Attempts by The Fix to contact student activists were not successful.
“We are listening to a broad group of community stakeholders along with faculty and students to explore the ways we can make positive contributions in our community,” a Columbia spokesperson told the Spectator previously.
The Fix emailed the main lecturer of the course, Erika Whillas, three times in the last two weeks for comment concerning the results of the course and for any responses to objections about the class. She has not responded.
The Fix was also unable to obtain a response after five emails to multiple members of the executive committee of Harlem’s Chamber of Commerce for comment on their potential involvement with the course.
Costello linked the university’s efforts to that of Big Tech and its censorship of conservatives and liberals who questioned certain media narratives.

**Dataset excerpts**:
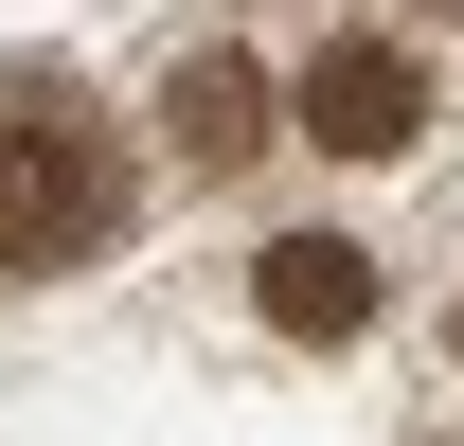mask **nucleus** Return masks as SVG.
<instances>
[{"instance_id": "2", "label": "nucleus", "mask_w": 464, "mask_h": 446, "mask_svg": "<svg viewBox=\"0 0 464 446\" xmlns=\"http://www.w3.org/2000/svg\"><path fill=\"white\" fill-rule=\"evenodd\" d=\"M304 143H322V161H411V143H429V72H411L393 36H322V72H304Z\"/></svg>"}, {"instance_id": "4", "label": "nucleus", "mask_w": 464, "mask_h": 446, "mask_svg": "<svg viewBox=\"0 0 464 446\" xmlns=\"http://www.w3.org/2000/svg\"><path fill=\"white\" fill-rule=\"evenodd\" d=\"M250 304H268L286 339H357L375 322V250H357V232H286V250L250 268Z\"/></svg>"}, {"instance_id": "1", "label": "nucleus", "mask_w": 464, "mask_h": 446, "mask_svg": "<svg viewBox=\"0 0 464 446\" xmlns=\"http://www.w3.org/2000/svg\"><path fill=\"white\" fill-rule=\"evenodd\" d=\"M125 232V143L72 72H0V268H90Z\"/></svg>"}, {"instance_id": "3", "label": "nucleus", "mask_w": 464, "mask_h": 446, "mask_svg": "<svg viewBox=\"0 0 464 446\" xmlns=\"http://www.w3.org/2000/svg\"><path fill=\"white\" fill-rule=\"evenodd\" d=\"M161 143H179V179H232L250 143H268V72L250 54H179L161 72Z\"/></svg>"}]
</instances>
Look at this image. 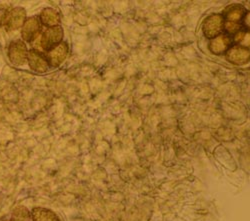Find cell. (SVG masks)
<instances>
[{"instance_id":"4fadbf2b","label":"cell","mask_w":250,"mask_h":221,"mask_svg":"<svg viewBox=\"0 0 250 221\" xmlns=\"http://www.w3.org/2000/svg\"><path fill=\"white\" fill-rule=\"evenodd\" d=\"M30 212L24 206H17L12 213V221H30Z\"/></svg>"},{"instance_id":"277c9868","label":"cell","mask_w":250,"mask_h":221,"mask_svg":"<svg viewBox=\"0 0 250 221\" xmlns=\"http://www.w3.org/2000/svg\"><path fill=\"white\" fill-rule=\"evenodd\" d=\"M224 27V18L221 14H212L208 16L202 26L203 33L208 38H215L221 34Z\"/></svg>"},{"instance_id":"3957f363","label":"cell","mask_w":250,"mask_h":221,"mask_svg":"<svg viewBox=\"0 0 250 221\" xmlns=\"http://www.w3.org/2000/svg\"><path fill=\"white\" fill-rule=\"evenodd\" d=\"M7 55L9 61L13 65H24L27 62L28 55V50L24 41H22V40H15V41H12L8 46Z\"/></svg>"},{"instance_id":"30bf717a","label":"cell","mask_w":250,"mask_h":221,"mask_svg":"<svg viewBox=\"0 0 250 221\" xmlns=\"http://www.w3.org/2000/svg\"><path fill=\"white\" fill-rule=\"evenodd\" d=\"M33 221H60L59 217L52 210L42 207H35L31 211Z\"/></svg>"},{"instance_id":"9c48e42d","label":"cell","mask_w":250,"mask_h":221,"mask_svg":"<svg viewBox=\"0 0 250 221\" xmlns=\"http://www.w3.org/2000/svg\"><path fill=\"white\" fill-rule=\"evenodd\" d=\"M231 44V39L227 34H219L215 38H213L210 44L209 48L214 54H222L226 52Z\"/></svg>"},{"instance_id":"6da1fadb","label":"cell","mask_w":250,"mask_h":221,"mask_svg":"<svg viewBox=\"0 0 250 221\" xmlns=\"http://www.w3.org/2000/svg\"><path fill=\"white\" fill-rule=\"evenodd\" d=\"M26 20V11L22 7H13L7 10L2 17V26L3 28L10 32L22 27Z\"/></svg>"},{"instance_id":"9a60e30c","label":"cell","mask_w":250,"mask_h":221,"mask_svg":"<svg viewBox=\"0 0 250 221\" xmlns=\"http://www.w3.org/2000/svg\"><path fill=\"white\" fill-rule=\"evenodd\" d=\"M244 36H245V34H244V33L239 32V33H237V34H236V38H235V40H236V41L240 42L241 40H242V38H244Z\"/></svg>"},{"instance_id":"e0dca14e","label":"cell","mask_w":250,"mask_h":221,"mask_svg":"<svg viewBox=\"0 0 250 221\" xmlns=\"http://www.w3.org/2000/svg\"><path fill=\"white\" fill-rule=\"evenodd\" d=\"M2 221H12L11 219H4V220H2Z\"/></svg>"},{"instance_id":"5bb4252c","label":"cell","mask_w":250,"mask_h":221,"mask_svg":"<svg viewBox=\"0 0 250 221\" xmlns=\"http://www.w3.org/2000/svg\"><path fill=\"white\" fill-rule=\"evenodd\" d=\"M226 30L229 32V33H235L236 31L239 30V26L237 25V23H232V22H226L224 24Z\"/></svg>"},{"instance_id":"ba28073f","label":"cell","mask_w":250,"mask_h":221,"mask_svg":"<svg viewBox=\"0 0 250 221\" xmlns=\"http://www.w3.org/2000/svg\"><path fill=\"white\" fill-rule=\"evenodd\" d=\"M226 58L230 61L231 63H234L236 65H242L248 62L249 60V50L248 48L240 45L233 46L231 48H229L226 51Z\"/></svg>"},{"instance_id":"8992f818","label":"cell","mask_w":250,"mask_h":221,"mask_svg":"<svg viewBox=\"0 0 250 221\" xmlns=\"http://www.w3.org/2000/svg\"><path fill=\"white\" fill-rule=\"evenodd\" d=\"M27 62L29 64L30 69L37 73L46 72L49 66L46 57L41 52H38L35 50L28 51Z\"/></svg>"},{"instance_id":"5b68a950","label":"cell","mask_w":250,"mask_h":221,"mask_svg":"<svg viewBox=\"0 0 250 221\" xmlns=\"http://www.w3.org/2000/svg\"><path fill=\"white\" fill-rule=\"evenodd\" d=\"M68 54V45L65 42H60L56 46L49 49L46 53V60L51 67H58L64 61Z\"/></svg>"},{"instance_id":"2e32d148","label":"cell","mask_w":250,"mask_h":221,"mask_svg":"<svg viewBox=\"0 0 250 221\" xmlns=\"http://www.w3.org/2000/svg\"><path fill=\"white\" fill-rule=\"evenodd\" d=\"M244 24L246 26H249V13L248 12H247V14L244 17Z\"/></svg>"},{"instance_id":"52a82bcc","label":"cell","mask_w":250,"mask_h":221,"mask_svg":"<svg viewBox=\"0 0 250 221\" xmlns=\"http://www.w3.org/2000/svg\"><path fill=\"white\" fill-rule=\"evenodd\" d=\"M21 35L24 41H31V40L40 32L41 22L37 16H31L25 20L21 27Z\"/></svg>"},{"instance_id":"7c38bea8","label":"cell","mask_w":250,"mask_h":221,"mask_svg":"<svg viewBox=\"0 0 250 221\" xmlns=\"http://www.w3.org/2000/svg\"><path fill=\"white\" fill-rule=\"evenodd\" d=\"M244 13V8L240 5H234L230 8V10L227 11L226 13V19L227 22L237 23L239 20L242 18Z\"/></svg>"},{"instance_id":"7a4b0ae2","label":"cell","mask_w":250,"mask_h":221,"mask_svg":"<svg viewBox=\"0 0 250 221\" xmlns=\"http://www.w3.org/2000/svg\"><path fill=\"white\" fill-rule=\"evenodd\" d=\"M63 38V29L61 26L47 27L42 33H40V46L42 51L49 50L62 41Z\"/></svg>"},{"instance_id":"8fae6325","label":"cell","mask_w":250,"mask_h":221,"mask_svg":"<svg viewBox=\"0 0 250 221\" xmlns=\"http://www.w3.org/2000/svg\"><path fill=\"white\" fill-rule=\"evenodd\" d=\"M39 20L42 22L43 25L47 26V27H53V26H57L60 18H59V14L57 13L56 10H54L53 8H45L40 13L39 16Z\"/></svg>"}]
</instances>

**Actions to take**:
1) Render this sentence from the news excerpt on the Columbia course into Spanish: "Attempts by The Fix to contact student activists were not successful."
2) Carry the news excerpt on the Columbia course further from its final sentence.

**Results for each task**:
1) Los intentos de The Fix de contactar a los activistas estudiantiles no tuvieron éxito.

2)
“We have seen in recent years how the government, in collusion with Big Tech has promoted new levels of surveillance and censorship that undermine fundamental rights like free speech,” Costello told The Fix. “The recent revelations from the Twitter Files have shown how far this sort of narrative control goes (and actually these revelations are likely just the tip of the iceberg).”
“There needs to be investment to develop Harlem in a way that benefits the families, small businesses, and working people of Harlem,” Costello said.
He wants developers to improve affordable housing and he wants to see manufacturing jobs return to the area. “Development should address people’s needs instead of funneling tax dollars into the hands of elite universities and well connected corporations,” Costello said.